• **To do**: Produce an exact transcription of the data, with the images left out.
################
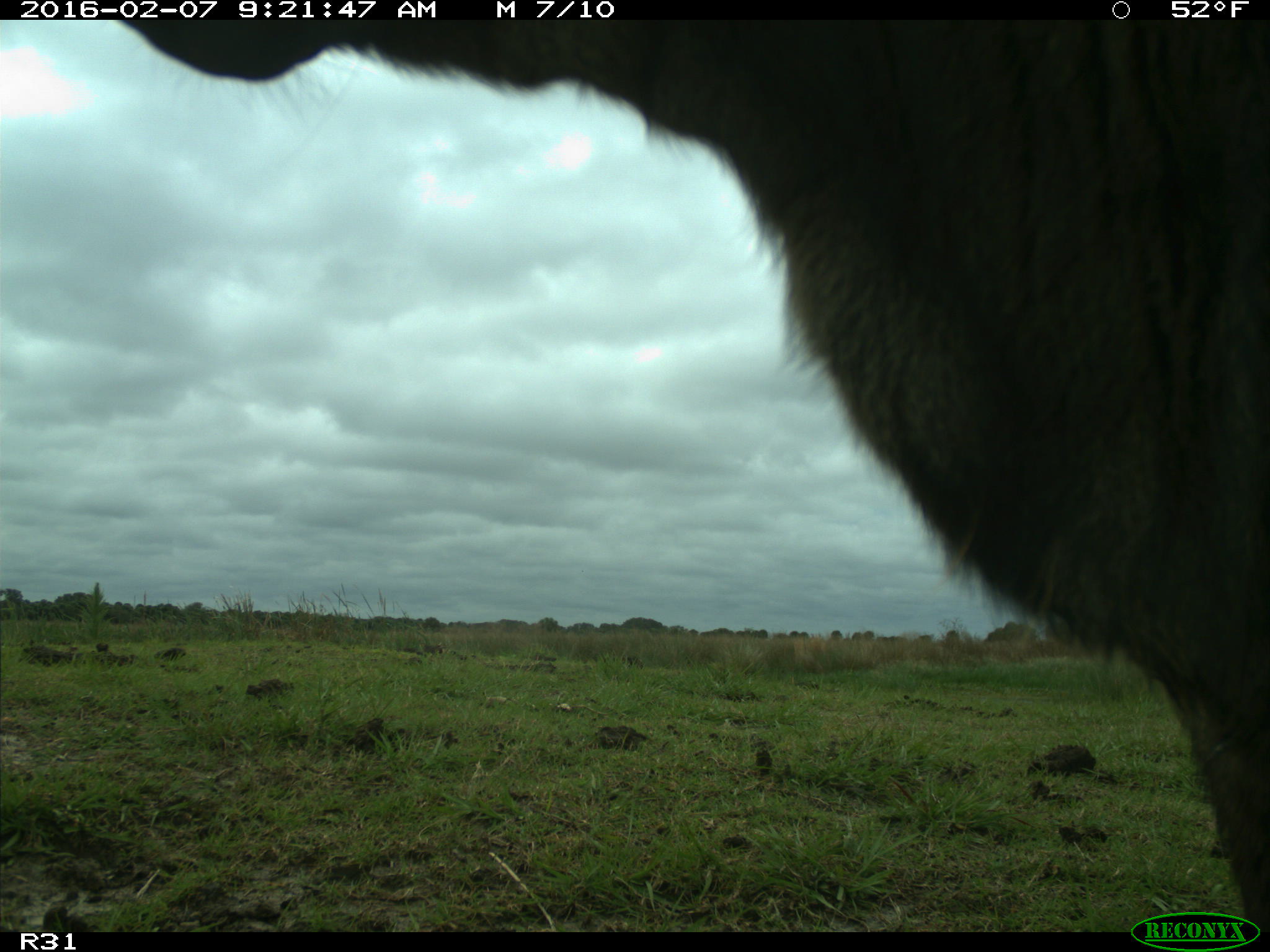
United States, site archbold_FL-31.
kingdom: Animalia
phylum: Chordata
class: Mammalia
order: Artiodactyla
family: Bovidae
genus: Bos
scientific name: Bos taurus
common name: domestic cow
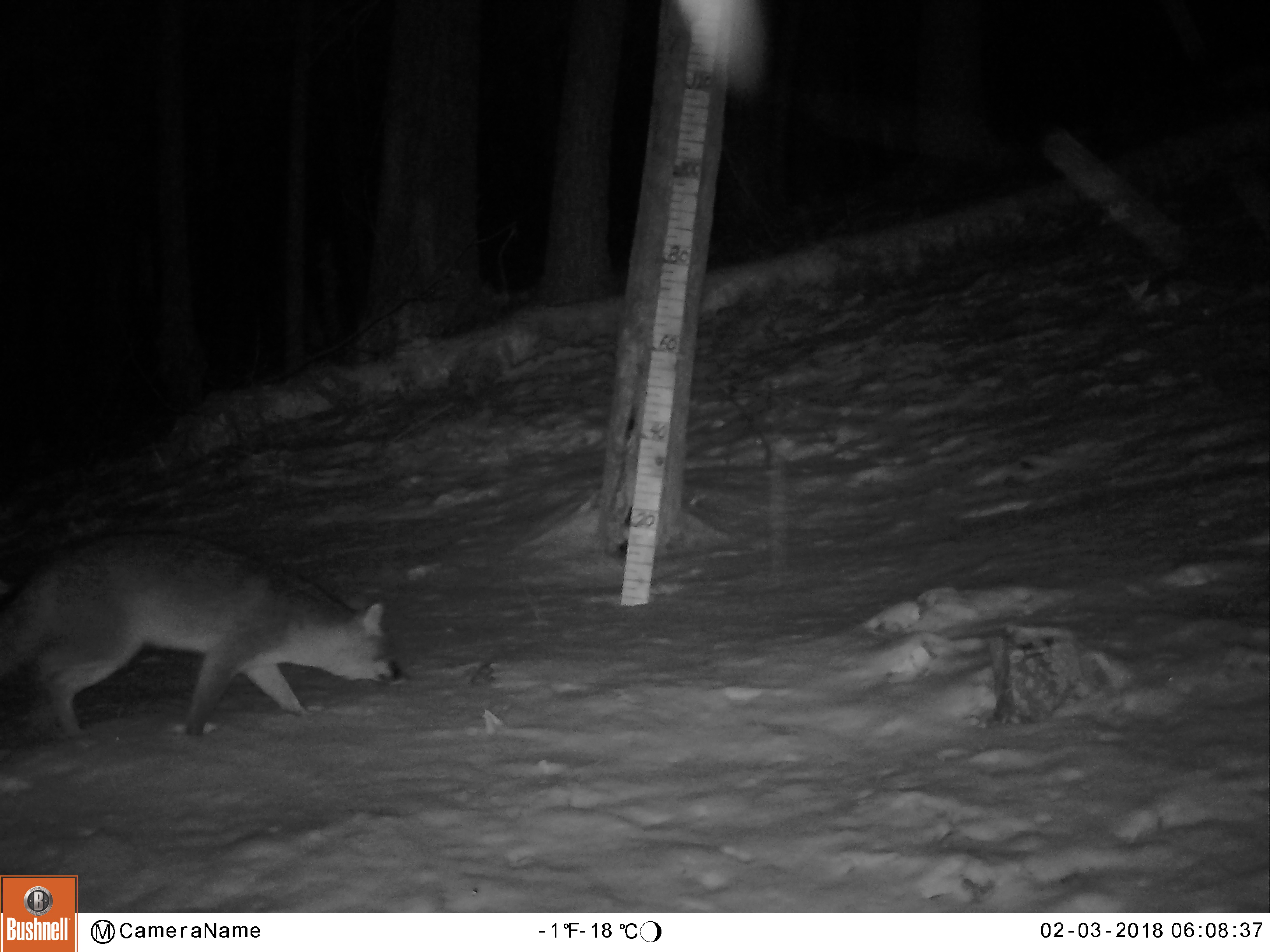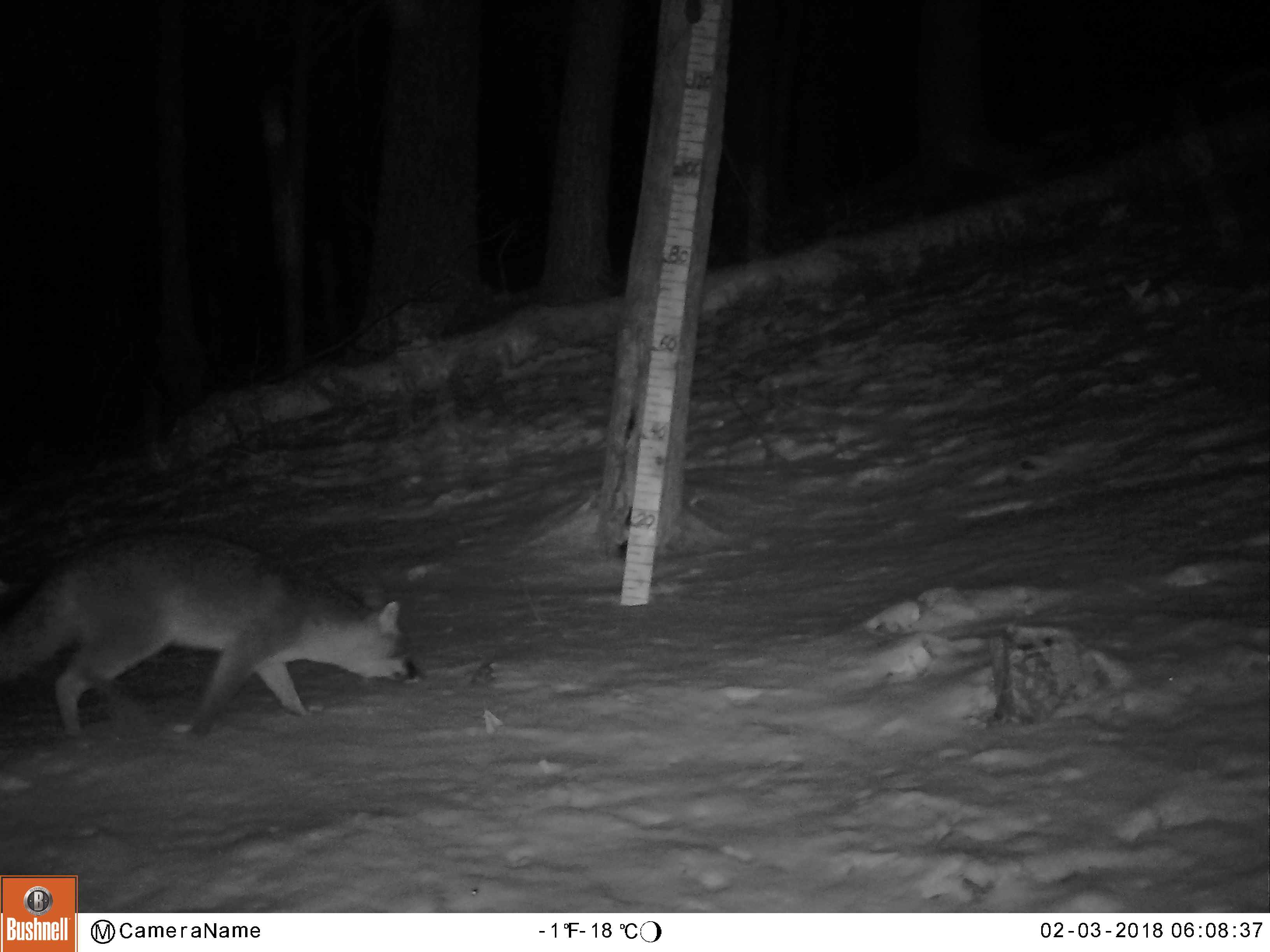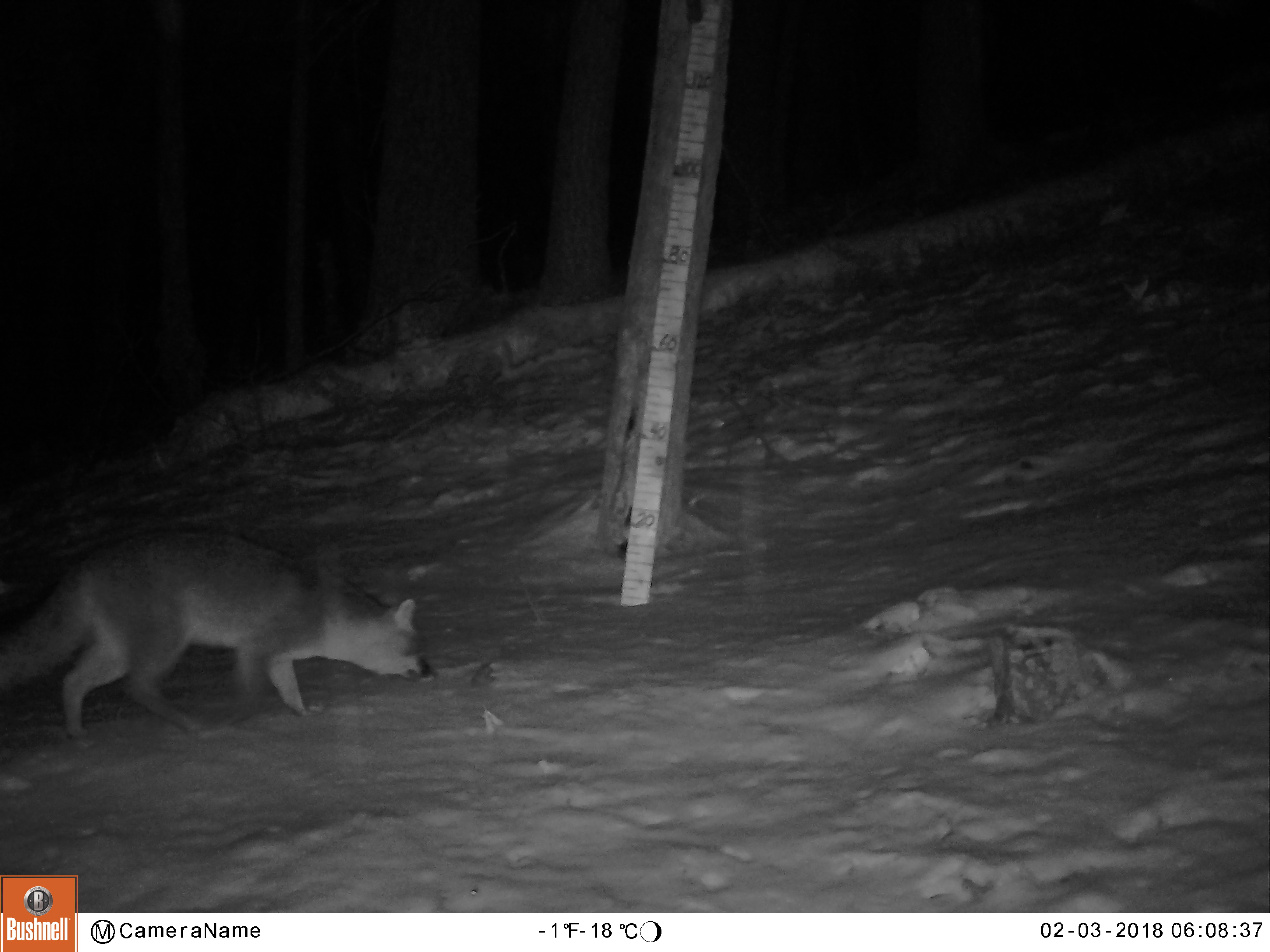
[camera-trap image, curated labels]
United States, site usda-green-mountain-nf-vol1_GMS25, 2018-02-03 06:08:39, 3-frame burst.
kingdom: Animalia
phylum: Chordata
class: Mammalia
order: Carnivora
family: Canidae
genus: Urocyon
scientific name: Urocyon cinereoargenteus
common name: gray fox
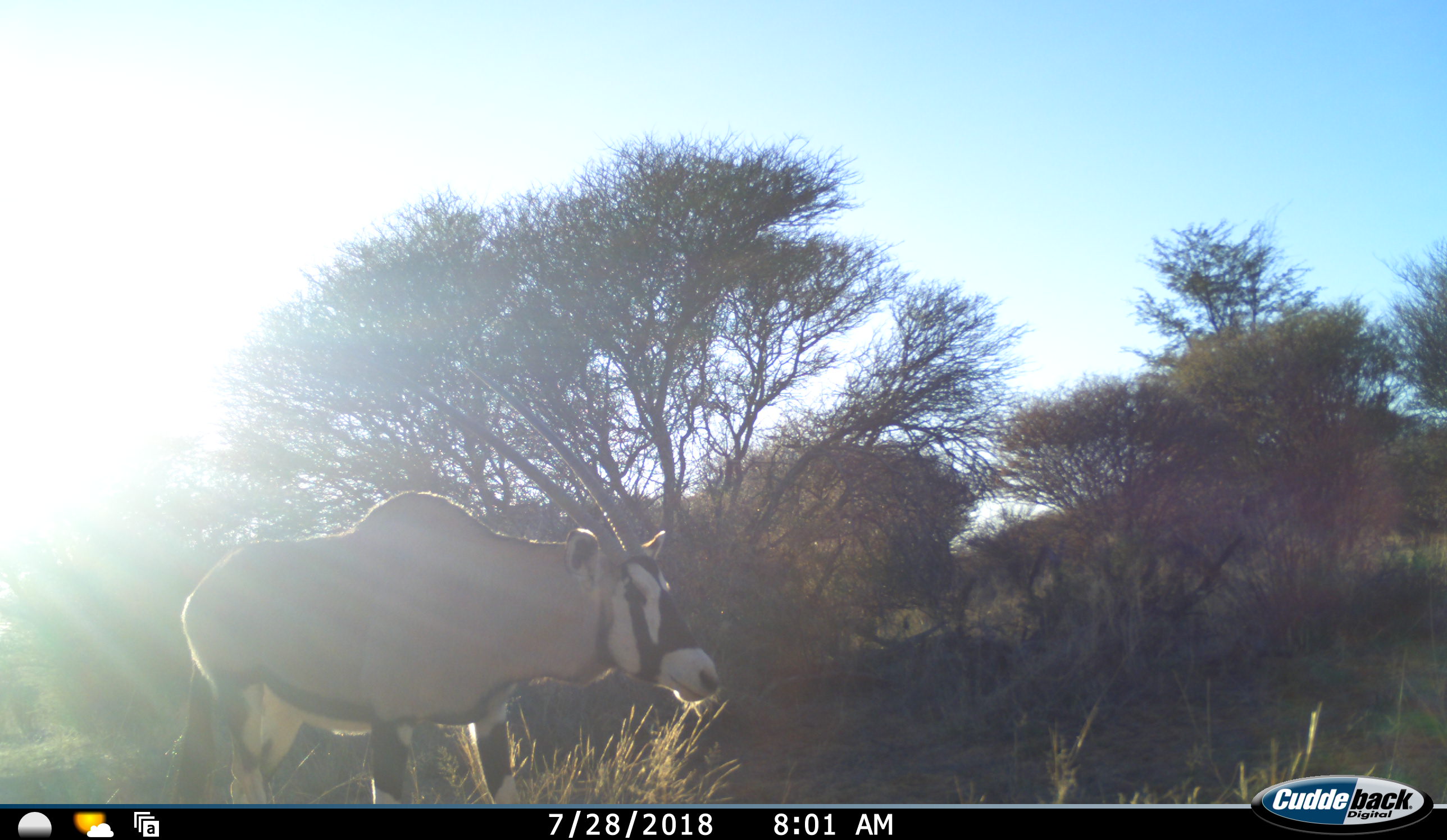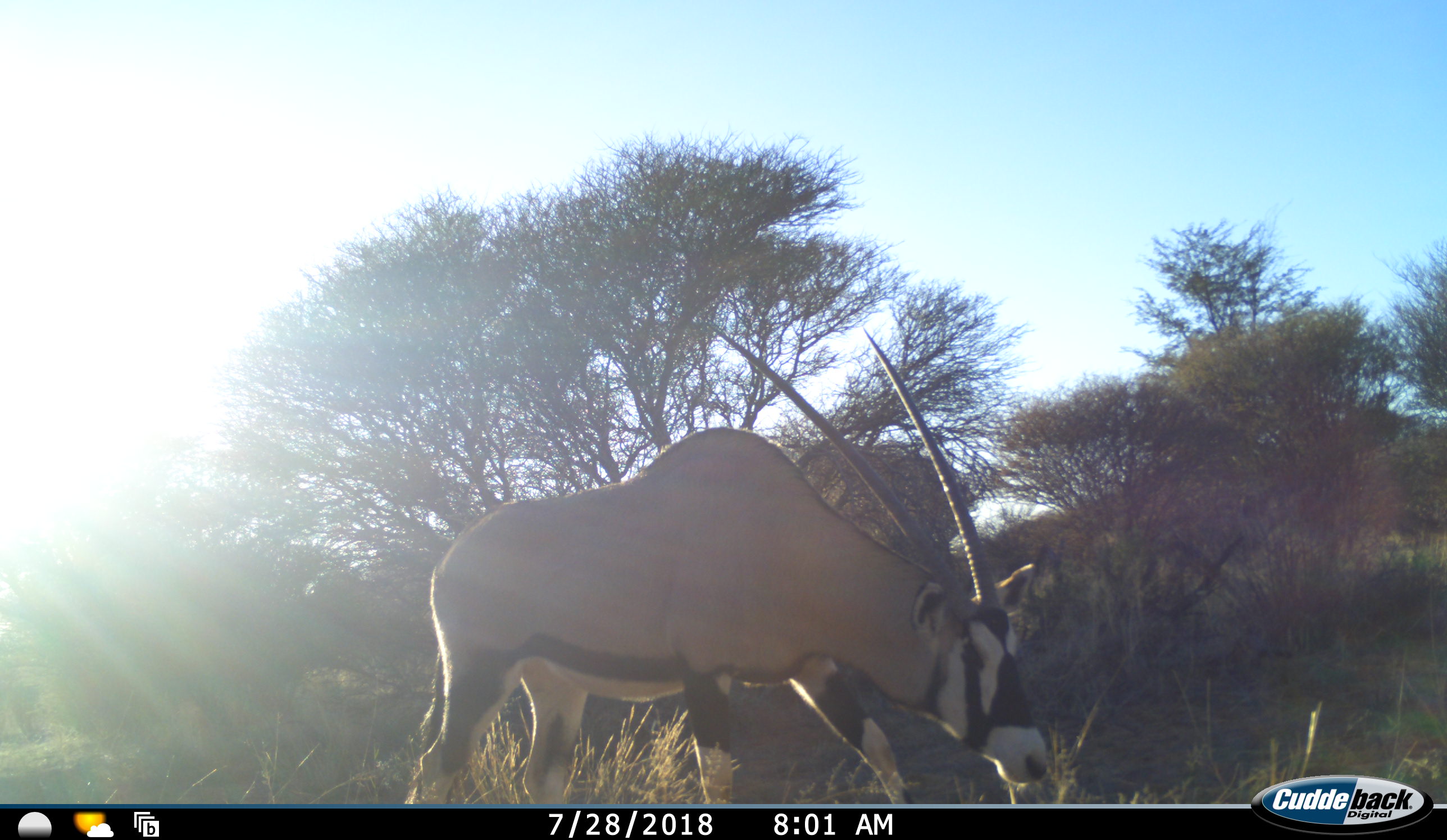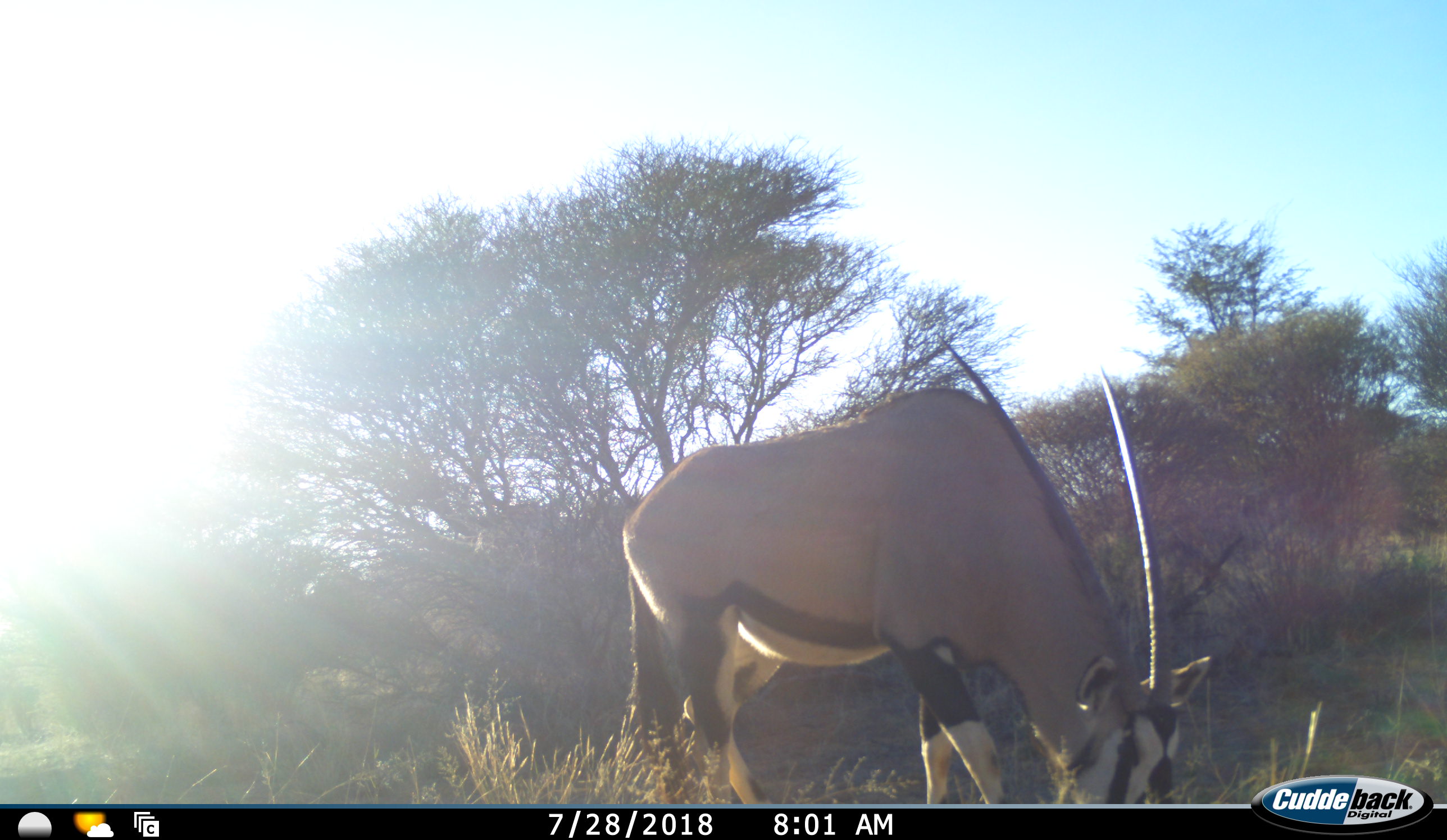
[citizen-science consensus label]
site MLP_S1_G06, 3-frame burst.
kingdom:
################
• **Answer to this task**:
United States, site archbold_FL-31.
kingdom: Animalia
phylum: Chordata
class: Mammalia
order: Artiodactyla
family: Bovidae
genus: Bos
scientific name: Bos taurus
common name: domestic cow
[camera-trap image, curated labels]
United States, site usda-green-mountain-nf-vol1_GMS25, 2018-02-03 06:08:39, 3-frame burst.
kingdom: Animalia
phylum: Chordata
class: Mammalia
order: Carnivora
family: Canidae
genus: Urocyon
scientific name: Urocyon cinereoargenteus
common name: gray fox
[citizen-science consensus label]
site MLP_S1_G06, 3-frame burst.
kingdom:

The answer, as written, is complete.